Set exercise: Copy each line of the listing below exactly.

Listed entries:
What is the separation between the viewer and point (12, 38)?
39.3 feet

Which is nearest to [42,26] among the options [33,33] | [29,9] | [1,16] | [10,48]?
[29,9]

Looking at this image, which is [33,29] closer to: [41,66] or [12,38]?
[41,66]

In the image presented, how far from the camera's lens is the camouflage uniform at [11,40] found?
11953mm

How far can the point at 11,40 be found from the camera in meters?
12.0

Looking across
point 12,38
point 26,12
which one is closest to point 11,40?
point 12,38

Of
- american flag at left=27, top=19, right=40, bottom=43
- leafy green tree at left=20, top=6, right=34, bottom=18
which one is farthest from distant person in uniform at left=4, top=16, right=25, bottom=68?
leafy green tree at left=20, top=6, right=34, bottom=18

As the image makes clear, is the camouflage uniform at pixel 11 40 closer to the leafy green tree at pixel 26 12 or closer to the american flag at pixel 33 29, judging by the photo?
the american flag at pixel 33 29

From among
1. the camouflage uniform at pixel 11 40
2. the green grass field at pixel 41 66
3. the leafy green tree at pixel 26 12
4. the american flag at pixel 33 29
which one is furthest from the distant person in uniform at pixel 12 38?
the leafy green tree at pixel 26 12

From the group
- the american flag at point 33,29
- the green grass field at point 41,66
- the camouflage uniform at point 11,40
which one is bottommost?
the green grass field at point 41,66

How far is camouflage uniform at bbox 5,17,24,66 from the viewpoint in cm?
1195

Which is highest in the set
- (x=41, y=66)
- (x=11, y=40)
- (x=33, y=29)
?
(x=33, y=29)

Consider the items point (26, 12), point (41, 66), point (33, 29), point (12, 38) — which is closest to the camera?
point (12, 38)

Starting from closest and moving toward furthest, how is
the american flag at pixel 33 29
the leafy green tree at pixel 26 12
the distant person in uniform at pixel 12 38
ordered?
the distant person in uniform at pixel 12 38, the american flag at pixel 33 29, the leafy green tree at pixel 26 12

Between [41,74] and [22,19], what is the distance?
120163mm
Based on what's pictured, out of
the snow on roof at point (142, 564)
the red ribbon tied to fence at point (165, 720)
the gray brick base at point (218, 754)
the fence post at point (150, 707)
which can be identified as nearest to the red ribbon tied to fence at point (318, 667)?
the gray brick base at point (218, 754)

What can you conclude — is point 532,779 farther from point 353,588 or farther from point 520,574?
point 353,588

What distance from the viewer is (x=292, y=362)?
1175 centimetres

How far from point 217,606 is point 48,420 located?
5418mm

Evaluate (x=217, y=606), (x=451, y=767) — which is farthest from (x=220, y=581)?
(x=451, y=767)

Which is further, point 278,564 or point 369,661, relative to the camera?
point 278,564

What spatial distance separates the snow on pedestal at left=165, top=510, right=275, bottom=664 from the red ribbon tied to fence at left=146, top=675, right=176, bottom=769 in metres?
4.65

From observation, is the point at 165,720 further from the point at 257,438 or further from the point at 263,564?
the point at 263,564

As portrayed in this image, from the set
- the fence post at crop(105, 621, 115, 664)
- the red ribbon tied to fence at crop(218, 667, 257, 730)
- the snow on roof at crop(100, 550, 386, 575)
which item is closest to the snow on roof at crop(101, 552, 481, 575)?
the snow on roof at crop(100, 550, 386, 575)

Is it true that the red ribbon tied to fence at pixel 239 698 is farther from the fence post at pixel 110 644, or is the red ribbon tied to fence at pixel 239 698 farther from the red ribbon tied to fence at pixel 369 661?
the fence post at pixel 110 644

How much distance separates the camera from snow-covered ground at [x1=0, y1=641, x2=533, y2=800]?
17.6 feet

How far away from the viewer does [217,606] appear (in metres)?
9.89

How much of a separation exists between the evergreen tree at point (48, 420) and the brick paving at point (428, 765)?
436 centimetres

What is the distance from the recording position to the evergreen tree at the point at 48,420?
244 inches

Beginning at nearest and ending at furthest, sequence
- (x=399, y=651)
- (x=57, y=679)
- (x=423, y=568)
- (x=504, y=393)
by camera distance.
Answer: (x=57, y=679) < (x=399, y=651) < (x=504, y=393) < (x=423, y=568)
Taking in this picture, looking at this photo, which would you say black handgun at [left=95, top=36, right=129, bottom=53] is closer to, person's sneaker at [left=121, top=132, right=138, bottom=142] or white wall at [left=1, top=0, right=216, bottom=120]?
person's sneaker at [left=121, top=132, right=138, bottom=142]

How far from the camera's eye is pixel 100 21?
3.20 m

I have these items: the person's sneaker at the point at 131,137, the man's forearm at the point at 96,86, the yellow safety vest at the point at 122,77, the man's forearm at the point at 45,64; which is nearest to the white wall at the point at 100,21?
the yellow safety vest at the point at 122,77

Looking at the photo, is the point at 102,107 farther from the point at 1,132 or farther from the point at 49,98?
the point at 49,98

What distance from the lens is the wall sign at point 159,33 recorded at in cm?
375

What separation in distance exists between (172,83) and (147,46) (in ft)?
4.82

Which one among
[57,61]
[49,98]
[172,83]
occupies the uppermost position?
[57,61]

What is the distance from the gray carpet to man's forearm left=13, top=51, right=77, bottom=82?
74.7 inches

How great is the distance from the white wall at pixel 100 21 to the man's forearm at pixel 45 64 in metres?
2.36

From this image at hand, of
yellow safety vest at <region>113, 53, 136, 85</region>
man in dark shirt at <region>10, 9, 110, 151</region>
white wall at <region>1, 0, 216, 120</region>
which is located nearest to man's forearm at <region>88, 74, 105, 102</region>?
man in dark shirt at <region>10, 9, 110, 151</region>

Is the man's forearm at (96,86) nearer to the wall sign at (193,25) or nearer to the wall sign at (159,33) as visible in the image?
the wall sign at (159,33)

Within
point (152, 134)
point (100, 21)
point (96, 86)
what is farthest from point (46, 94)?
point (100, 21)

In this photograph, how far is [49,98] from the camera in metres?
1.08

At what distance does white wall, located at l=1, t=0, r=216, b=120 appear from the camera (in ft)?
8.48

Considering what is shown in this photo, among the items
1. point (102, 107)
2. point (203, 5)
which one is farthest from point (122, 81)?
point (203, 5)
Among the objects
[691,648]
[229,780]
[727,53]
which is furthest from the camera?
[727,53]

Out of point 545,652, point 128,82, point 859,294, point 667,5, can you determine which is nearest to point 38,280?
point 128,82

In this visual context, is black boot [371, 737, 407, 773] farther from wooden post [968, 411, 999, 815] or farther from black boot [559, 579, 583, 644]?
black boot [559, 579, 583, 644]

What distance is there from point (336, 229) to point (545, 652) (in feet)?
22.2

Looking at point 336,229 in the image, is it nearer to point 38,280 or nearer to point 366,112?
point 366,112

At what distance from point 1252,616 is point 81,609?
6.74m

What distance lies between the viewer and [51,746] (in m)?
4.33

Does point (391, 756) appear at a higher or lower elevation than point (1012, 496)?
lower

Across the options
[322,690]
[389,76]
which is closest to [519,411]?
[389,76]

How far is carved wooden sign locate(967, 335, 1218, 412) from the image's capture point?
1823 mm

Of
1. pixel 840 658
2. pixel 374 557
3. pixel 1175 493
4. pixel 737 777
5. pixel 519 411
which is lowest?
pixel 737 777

Exercise result:
What is the separation between the viewer and point (12, 38)?
39.3 feet

Which is nearest to [42,26] among the options [33,33] | [29,9] | [1,16] | [10,48]?
[29,9]

Looking at this image, which is [33,29] closer to: [41,66] or [12,38]?
[41,66]

In the image presented, how far from the camera's lens is the camouflage uniform at [11,40] found?
11953mm

How far can the point at 11,40 be found from the camera in meters?
12.0

Looking across
point 12,38
point 26,12
which one is closest to point 11,40?
point 12,38

Of
- american flag at left=27, top=19, right=40, bottom=43
- leafy green tree at left=20, top=6, right=34, bottom=18
which one is farthest from distant person in uniform at left=4, top=16, right=25, bottom=68?
leafy green tree at left=20, top=6, right=34, bottom=18

As the image makes clear, is the camouflage uniform at pixel 11 40 closer to the leafy green tree at pixel 26 12 or closer to the american flag at pixel 33 29, judging by the photo?
the american flag at pixel 33 29

From among
1. the camouflage uniform at pixel 11 40
2. the green grass field at pixel 41 66
3. the leafy green tree at pixel 26 12
4. the american flag at pixel 33 29
which one is furthest from the distant person in uniform at pixel 12 38?
the leafy green tree at pixel 26 12

From the group
- the american flag at point 33,29
- the green grass field at point 41,66
- the camouflage uniform at point 11,40
which one is bottommost?
the green grass field at point 41,66

How far is camouflage uniform at bbox 5,17,24,66 from the viewpoint in cm?
1195

Which is highest in the set
- (x=41, y=66)
- (x=11, y=40)
- (x=33, y=29)
?
(x=33, y=29)

Consider the items point (26, 12), point (41, 66), point (33, 29), point (12, 38) — which is closest to the camera?
point (12, 38)

Starting from closest and moving toward furthest, how is
the american flag at pixel 33 29
the leafy green tree at pixel 26 12
the distant person in uniform at pixel 12 38
ordered?
the distant person in uniform at pixel 12 38, the american flag at pixel 33 29, the leafy green tree at pixel 26 12

Between [41,74] and [22,19], what is the distance?
120163mm
Based on what's pictured, out of
the snow on roof at point (142, 564)
the red ribbon tied to fence at point (165, 720)
the gray brick base at point (218, 754)
the fence post at point (150, 707)
which can be identified as nearest to the red ribbon tied to fence at point (318, 667)?
the gray brick base at point (218, 754)

What can you conclude — is point 532,779 farther from point 353,588 or farther from point 520,574?
point 353,588

What distance from the viewer is (x=292, y=362)?
1175 centimetres

How far from point 217,606 is point 48,420 located?
5418mm

Evaluate (x=217, y=606), (x=451, y=767) — which is farthest from (x=220, y=581)?
(x=451, y=767)

Which is further, point 278,564 or point 369,661, relative to the camera?
point 278,564

What spatial distance separates the snow on pedestal at left=165, top=510, right=275, bottom=664 from the red ribbon tied to fence at left=146, top=675, right=176, bottom=769 in metres?
4.65

From observation, is the point at 165,720 further from the point at 257,438 or further from the point at 263,564?
the point at 263,564

As portrayed in this image, from the set
- the fence post at crop(105, 621, 115, 664)
- the red ribbon tied to fence at crop(218, 667, 257, 730)
- the snow on roof at crop(100, 550, 386, 575)
which item is closest to the snow on roof at crop(101, 552, 481, 575)?
the snow on roof at crop(100, 550, 386, 575)

Is it true that the red ribbon tied to fence at pixel 239 698 is farther from the fence post at pixel 110 644, or is the red ribbon tied to fence at pixel 239 698 farther from the red ribbon tied to fence at pixel 369 661?
the fence post at pixel 110 644

How much distance separates the camera from snow-covered ground at [x1=0, y1=641, x2=533, y2=800]?
17.6 feet

How far away from the viewer does [217,606] appear (in metres)?
9.89

How much of a separation exists between the evergreen tree at point (48, 420) and the brick paving at point (428, 765)?
436 centimetres

What is the distance from the recording position to the evergreen tree at the point at 48,420?
244 inches

Beginning at nearest and ending at furthest, sequence
- (x=399, y=651)
- (x=57, y=679)
- (x=423, y=568)
- (x=504, y=393)
by camera distance.
Answer: (x=57, y=679) < (x=399, y=651) < (x=504, y=393) < (x=423, y=568)
Taking in this picture, looking at this photo, which would you say black handgun at [left=95, top=36, right=129, bottom=53] is closer to, person's sneaker at [left=121, top=132, right=138, bottom=142] or white wall at [left=1, top=0, right=216, bottom=120]?
person's sneaker at [left=121, top=132, right=138, bottom=142]

How far from the camera's eye is pixel 100 21?
3.20 m

I have these items: the person's sneaker at the point at 131,137, the man's forearm at the point at 96,86, the yellow safety vest at the point at 122,77, the man's forearm at the point at 45,64; which is nearest to the white wall at the point at 100,21?
the yellow safety vest at the point at 122,77

Looking at the photo, is the point at 102,107 farther from the point at 1,132 or farther from the point at 49,98?
the point at 49,98

What distance from the lens is the wall sign at point 159,33 recorded at in cm?
375

What separation in distance exists between (172,83) and (147,46) (in ft)?
4.82

Which one among
[57,61]
[49,98]
[172,83]
occupies the uppermost position?
[57,61]

What is the distance from the gray carpet to man's forearm left=13, top=51, right=77, bottom=82?
74.7 inches

How great is the distance from the white wall at pixel 100 21 to the man's forearm at pixel 45 64 in metres?
2.36

From this image at hand, of
yellow safety vest at <region>113, 53, 136, 85</region>
man in dark shirt at <region>10, 9, 110, 151</region>
white wall at <region>1, 0, 216, 120</region>
which is located nearest to man's forearm at <region>88, 74, 105, 102</region>?
man in dark shirt at <region>10, 9, 110, 151</region>

Is the man's forearm at (96,86) nearer to the wall sign at (193,25) or nearer to the wall sign at (159,33) as visible in the image?
the wall sign at (159,33)

Within
point (152, 134)
point (100, 21)
point (96, 86)
what is farthest from point (46, 94)?
point (100, 21)

In this photograph, how far is [49,98] from the camera in metres?
1.08

At what distance does white wall, located at l=1, t=0, r=216, b=120 appear from the camera (in ft)?
8.48

Considering what is shown in this photo, among the items
1. point (102, 107)
2. point (203, 5)
which one is farthest from point (122, 81)?
point (203, 5)
Among the objects
[691,648]
[229,780]
[727,53]
which is furthest from the camera?
[727,53]

Out of point 545,652, point 128,82, point 859,294, point 667,5, can you determine which is nearest to point 38,280?
point 128,82

In this visual context, is black boot [371, 737, 407, 773] farther from wooden post [968, 411, 999, 815] or farther from black boot [559, 579, 583, 644]?
black boot [559, 579, 583, 644]

What distance is there from point (336, 229) to point (545, 652) (in feet)?
22.2

Looking at point 336,229 in the image, is it nearer to point 38,280 or nearer to point 366,112?
point 366,112

At what distance from point 1252,616 is point 81,609?
6.74m

What distance lies between the viewer and [51,746] (in m)?
4.33

Does point (391, 756) appear at a higher or lower elevation than point (1012, 496)?
lower

Across the options
[322,690]
[389,76]
which is closest to [519,411]?
[389,76]

How far is carved wooden sign locate(967, 335, 1218, 412) from the image's capture point?
1823 mm

Of
1. pixel 840 658
2. pixel 374 557
3. pixel 1175 493
4. pixel 737 777
5. pixel 519 411
which is lowest?
pixel 737 777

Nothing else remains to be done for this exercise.